Edward Contreras, left, in court Wednesday with Justin Brooks, a member… (Genaro Molina, Los Angeles…)
A judge listened to closing arguments Thursday on whether to reopen a case involving a man who has already served almost 15 years of a life sentence for a notorious 1995 dismemberment killing in Santa Clarita.
"Something unusual is going on here," Superior Court Judge Gregory A. Dohi said at the conclusion of two days of arguments in the habeas corpus hearing in Van Nuys. A ruling will come after the holidays, he said.
Edward Contreras, now 40, was convicted in 1997 along with Scott Taylor of killing their friend, Frederick Walker, at a backyard barbecue and stealing a $635 cash inheritance that Walker was carrying. A key witness in 2009 recanted her testimony implicating Contreras.
Deputy Dist. Atty. Juan Mejia told the court Thursday that there is no proof that the witness, Lisa Garringer, who was then 16, wasn't telling the whole truth and that there is no evidence that investigators coerced her into saying the two men were involved.
Mario G. Conte, an attorney with the California Innocence Project, which took on the case in 2009, argued that Garringer saw the questioning by investigators as "intimidating and coercion," and testified to that in a June hearing as part of the habeas petition.
Taylor, who also is serving a life sentence, has testified that he alone killed Walker, who was beaten, beheaded and then cut up with a machete. The body parts were later dumped in nearby Bouquet Canyon.
In her original testimony, Garringer said she told investigators that Contreras helped Taylor beat up Walker and dispose of the body.
"It's not reasonable to believe that these experienced homicide detectives go with a two-person theory," Mejia said. "They had Scott Taylor, why come up with this?"
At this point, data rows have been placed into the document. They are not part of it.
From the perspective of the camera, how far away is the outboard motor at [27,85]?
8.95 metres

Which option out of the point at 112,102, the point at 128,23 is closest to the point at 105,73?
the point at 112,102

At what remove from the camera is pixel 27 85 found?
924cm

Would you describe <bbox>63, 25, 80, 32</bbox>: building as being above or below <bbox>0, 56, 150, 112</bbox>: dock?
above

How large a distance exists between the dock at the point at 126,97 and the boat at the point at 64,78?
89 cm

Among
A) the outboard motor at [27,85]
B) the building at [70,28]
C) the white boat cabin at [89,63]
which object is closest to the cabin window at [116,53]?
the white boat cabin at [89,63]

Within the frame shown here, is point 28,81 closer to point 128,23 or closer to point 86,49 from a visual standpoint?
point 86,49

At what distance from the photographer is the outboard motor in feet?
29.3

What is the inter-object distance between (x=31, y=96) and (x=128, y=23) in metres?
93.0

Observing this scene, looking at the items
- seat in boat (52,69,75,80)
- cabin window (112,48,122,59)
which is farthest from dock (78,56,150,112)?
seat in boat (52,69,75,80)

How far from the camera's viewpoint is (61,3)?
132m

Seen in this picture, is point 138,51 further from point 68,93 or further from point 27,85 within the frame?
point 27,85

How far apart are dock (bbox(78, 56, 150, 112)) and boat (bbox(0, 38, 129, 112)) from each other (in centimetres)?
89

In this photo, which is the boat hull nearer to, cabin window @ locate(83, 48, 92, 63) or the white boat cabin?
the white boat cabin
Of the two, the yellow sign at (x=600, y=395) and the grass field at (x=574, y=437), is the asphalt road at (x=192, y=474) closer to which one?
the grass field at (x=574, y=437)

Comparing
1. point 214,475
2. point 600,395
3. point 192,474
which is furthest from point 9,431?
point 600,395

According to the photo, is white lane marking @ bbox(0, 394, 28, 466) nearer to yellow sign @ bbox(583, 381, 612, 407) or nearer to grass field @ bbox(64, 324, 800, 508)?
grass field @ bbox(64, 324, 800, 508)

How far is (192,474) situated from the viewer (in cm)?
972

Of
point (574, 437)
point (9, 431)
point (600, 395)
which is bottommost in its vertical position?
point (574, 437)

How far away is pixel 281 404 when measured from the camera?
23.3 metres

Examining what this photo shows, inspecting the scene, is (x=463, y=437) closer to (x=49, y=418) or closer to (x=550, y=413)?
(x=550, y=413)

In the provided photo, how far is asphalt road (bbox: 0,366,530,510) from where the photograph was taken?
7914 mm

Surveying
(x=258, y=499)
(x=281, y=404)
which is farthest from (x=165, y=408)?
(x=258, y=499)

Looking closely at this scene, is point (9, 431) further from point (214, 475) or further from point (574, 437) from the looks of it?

Mejia played a tape of the original interview conducted by the investigators, both of whom are now retired, and said the questions put to Garringer and her mother, Rosalyn Blaser, didn't seem forced.
"Instead of continuing to ask about the second man involved," Mejia told the court, "they ask about the house."
Garringer, however, testified in June that she lied to investigators because she was afraid Taylor might not otherwise be convicted and would then come after her.
"I wanted everything to be over.... I was afraid Scott Taylor was going to get out if [Contreras] wasn't convicted too," Garringer is quoted in court transcripts as saying, fully aware she could be tried for perjury for her admissions. She and Contreras were in the house "freaking out," she said, when Taylor attacked Walker with a machete outside.
As for her mother's situation, Garringer testified that she was worried her mother would be deported because she had a felony on her record.
"My mom's never been a citizen of the United States," Garringer said. "She's always been here with a green card, but because of her parole, you know, if you're on parole and you break your parole, they'll deport you. That was one of our fears.
"I have felt bad for so long about not telling the truth," she testified.
Conte also argued that Contreras' actions after the murder were a result of Stockholm syndrome, in which a person held captive feels he must side with his captor.
Taylor, who has testified that he was able to get Contreras to do his bidding, had a presence that was, in Conte's words, "overpowering the whole situation." Conte also reminded the court that Contreras testified that he had felt "paralyzed with fear" after Walker was killed.
Mejia countered by reading testimony from the original trial in which Taylor and Contreras are described as play-fighting over the money and giggling about it.
Dohi said he would issue a ruling Jan. 10.